## Directive A
In the post on the log moment generating function, which property of $\psi(\lambda)$ is shown from the exponential-tilting expressions for its first and second derivatives?
## Directive B
Collect every line of the records that contains the string "Coordinate", matching case exactly.

## Document text
+--

The first and second derivertive of log moment generating function for $Z$, $\psi(\lambda)$, can be expressed with exponential tilting by $ \frac {e^{\lambda Z}} {\mathop{\mathbb{E}} \left \lbrack e^{\lambda Z} \right \rbrack } $ introduced in this post, and from this the convexity of $\psi(\lambda)$ is shown. Using the fact we see in this post, Hoeffding’s inequality is immediately derived, as we will see in the later post.

As before, $\psi(\lambda)$ denotes $ \log \mathbb{E} e^{ \lambda (Z - \mathbb{E} Z )} $ and by exponential tilting, the original measure $P$ is tilted into $ Q = P_{ \frac {e^{\lambda Z}} {\mathbb{E} \left \lbrack e^{\lambda Z} \right \rbrack } }.
$ Then, we have [ \psi’(\lambda) = \mathbb{E}_{Q} \left \lbrack Z - \mathbb{E}Z \right \rbrack, ] [ \psi’'(\lambda) = \text{Var}_{Q} \left \lbrack Z \right \rbrack, ] and [ \psi(\lambda) = \psi’’(\lambda) = 0, \ \ \psi’'(0) = \text{Var} \left \lbrack Z \right \rbrack, ] where $\mathbb{E}$ and $\text{Var}$ is the moment over $P$ as $\mathbb{E} = \mathbb{E}_{P}$ and $\text{Var} = \text{Var}_{P}$.

+--

## Materials provided

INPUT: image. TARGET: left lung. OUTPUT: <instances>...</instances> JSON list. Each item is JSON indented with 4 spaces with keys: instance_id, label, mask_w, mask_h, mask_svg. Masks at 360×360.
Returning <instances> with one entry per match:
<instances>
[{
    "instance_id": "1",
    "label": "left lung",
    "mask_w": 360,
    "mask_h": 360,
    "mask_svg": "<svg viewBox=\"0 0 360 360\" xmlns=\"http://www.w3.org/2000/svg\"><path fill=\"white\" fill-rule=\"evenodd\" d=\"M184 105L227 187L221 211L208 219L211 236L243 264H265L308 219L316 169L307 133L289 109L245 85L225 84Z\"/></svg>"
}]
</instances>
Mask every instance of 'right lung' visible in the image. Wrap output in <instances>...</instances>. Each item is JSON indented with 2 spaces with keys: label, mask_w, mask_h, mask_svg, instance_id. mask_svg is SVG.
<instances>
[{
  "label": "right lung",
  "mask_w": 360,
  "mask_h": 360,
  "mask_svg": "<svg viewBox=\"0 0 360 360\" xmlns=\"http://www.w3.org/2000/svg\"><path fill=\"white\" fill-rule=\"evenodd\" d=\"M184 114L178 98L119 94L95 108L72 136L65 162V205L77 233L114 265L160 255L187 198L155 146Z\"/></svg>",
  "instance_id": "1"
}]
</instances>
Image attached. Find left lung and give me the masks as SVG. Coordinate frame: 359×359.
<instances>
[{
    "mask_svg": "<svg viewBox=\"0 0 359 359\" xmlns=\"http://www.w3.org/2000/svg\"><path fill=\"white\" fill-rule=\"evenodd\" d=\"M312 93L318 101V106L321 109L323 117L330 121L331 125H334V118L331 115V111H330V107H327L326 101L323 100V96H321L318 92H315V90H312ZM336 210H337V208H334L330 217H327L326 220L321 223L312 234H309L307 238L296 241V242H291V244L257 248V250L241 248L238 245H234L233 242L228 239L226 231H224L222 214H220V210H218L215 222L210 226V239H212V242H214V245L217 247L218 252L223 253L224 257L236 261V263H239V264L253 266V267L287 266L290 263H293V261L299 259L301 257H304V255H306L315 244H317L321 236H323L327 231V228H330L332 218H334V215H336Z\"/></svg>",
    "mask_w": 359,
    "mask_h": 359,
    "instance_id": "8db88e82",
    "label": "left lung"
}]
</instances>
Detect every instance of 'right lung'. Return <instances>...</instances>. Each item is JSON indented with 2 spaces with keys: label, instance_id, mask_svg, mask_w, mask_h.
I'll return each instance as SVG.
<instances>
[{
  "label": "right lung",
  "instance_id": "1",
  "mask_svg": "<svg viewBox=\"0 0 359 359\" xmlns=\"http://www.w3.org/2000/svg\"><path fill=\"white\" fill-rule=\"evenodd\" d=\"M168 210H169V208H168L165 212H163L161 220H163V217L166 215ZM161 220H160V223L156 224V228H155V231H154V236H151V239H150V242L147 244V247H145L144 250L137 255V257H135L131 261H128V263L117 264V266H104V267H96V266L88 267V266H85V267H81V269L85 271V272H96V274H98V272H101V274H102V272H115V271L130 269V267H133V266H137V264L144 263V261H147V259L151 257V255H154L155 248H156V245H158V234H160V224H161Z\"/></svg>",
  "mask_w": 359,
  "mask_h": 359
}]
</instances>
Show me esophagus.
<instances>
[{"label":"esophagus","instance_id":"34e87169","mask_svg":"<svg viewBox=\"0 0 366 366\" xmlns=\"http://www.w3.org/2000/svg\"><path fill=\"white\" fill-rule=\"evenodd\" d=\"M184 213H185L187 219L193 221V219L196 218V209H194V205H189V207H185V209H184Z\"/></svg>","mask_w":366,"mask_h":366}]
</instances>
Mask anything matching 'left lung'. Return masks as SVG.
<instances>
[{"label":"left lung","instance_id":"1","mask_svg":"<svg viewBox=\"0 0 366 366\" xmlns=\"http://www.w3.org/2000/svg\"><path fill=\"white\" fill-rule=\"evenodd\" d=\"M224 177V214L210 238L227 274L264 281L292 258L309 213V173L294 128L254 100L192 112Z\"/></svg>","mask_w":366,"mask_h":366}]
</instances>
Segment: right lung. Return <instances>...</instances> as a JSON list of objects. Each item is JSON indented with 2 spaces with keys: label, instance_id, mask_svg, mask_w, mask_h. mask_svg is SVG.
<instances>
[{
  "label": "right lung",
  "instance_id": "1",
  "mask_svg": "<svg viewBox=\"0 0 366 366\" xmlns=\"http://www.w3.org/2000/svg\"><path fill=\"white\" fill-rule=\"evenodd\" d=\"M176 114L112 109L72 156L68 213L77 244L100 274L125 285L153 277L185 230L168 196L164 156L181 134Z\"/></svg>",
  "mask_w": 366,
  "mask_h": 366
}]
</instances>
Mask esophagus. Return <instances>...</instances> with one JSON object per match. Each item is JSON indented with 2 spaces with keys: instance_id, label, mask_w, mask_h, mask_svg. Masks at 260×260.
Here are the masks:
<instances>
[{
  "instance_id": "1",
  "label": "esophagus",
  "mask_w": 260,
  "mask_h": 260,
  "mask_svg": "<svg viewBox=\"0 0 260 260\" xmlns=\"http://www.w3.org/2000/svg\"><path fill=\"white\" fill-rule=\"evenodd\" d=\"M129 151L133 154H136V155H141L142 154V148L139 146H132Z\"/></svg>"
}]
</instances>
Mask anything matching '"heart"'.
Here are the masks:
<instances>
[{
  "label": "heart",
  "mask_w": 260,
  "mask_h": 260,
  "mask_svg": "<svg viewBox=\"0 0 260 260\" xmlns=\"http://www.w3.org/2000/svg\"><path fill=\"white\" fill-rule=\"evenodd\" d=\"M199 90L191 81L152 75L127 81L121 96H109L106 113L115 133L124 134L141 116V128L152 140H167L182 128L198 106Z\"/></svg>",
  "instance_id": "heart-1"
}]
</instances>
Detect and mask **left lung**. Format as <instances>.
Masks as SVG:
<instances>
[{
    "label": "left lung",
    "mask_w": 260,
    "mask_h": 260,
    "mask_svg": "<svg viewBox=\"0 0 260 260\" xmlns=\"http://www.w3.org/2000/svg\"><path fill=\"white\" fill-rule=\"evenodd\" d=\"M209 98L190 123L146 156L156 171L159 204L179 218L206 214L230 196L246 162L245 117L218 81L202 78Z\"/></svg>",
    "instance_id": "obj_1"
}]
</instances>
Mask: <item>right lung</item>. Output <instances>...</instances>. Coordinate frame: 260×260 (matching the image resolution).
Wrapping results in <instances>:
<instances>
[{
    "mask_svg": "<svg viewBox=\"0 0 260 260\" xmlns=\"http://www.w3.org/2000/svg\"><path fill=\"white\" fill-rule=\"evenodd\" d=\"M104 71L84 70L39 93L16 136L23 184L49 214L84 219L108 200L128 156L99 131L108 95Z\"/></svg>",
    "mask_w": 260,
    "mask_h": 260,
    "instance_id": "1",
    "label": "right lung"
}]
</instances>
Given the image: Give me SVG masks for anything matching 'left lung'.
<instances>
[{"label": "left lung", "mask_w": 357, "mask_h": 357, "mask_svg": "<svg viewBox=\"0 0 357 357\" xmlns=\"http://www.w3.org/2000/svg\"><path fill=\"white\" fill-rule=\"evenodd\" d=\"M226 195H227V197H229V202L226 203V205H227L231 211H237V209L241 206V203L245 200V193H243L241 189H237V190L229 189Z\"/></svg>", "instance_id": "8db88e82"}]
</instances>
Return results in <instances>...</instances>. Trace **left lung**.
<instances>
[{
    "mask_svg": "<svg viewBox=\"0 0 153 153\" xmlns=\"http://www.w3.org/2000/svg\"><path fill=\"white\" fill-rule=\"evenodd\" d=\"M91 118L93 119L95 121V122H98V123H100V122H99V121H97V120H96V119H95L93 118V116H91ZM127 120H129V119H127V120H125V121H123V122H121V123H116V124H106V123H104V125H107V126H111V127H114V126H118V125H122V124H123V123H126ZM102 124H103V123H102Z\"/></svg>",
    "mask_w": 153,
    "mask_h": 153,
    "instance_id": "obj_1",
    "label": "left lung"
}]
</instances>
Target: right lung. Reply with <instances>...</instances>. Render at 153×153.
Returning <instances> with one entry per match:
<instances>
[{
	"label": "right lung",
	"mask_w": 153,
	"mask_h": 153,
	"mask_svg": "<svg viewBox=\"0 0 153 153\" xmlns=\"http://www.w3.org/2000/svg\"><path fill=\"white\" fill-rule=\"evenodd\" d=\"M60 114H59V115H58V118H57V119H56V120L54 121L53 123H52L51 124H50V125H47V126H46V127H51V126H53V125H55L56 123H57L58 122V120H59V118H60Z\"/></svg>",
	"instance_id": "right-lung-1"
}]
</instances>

+--

## Response A
Its convexity.

## Response B
Image attached. Find left lung and give me the masks as SVG. Coordinate frame: 359×359.
Mask: <item>right lung</item>. Output <instances>...</instances>. Coordinate frame: 260×260 (matching the image resolution).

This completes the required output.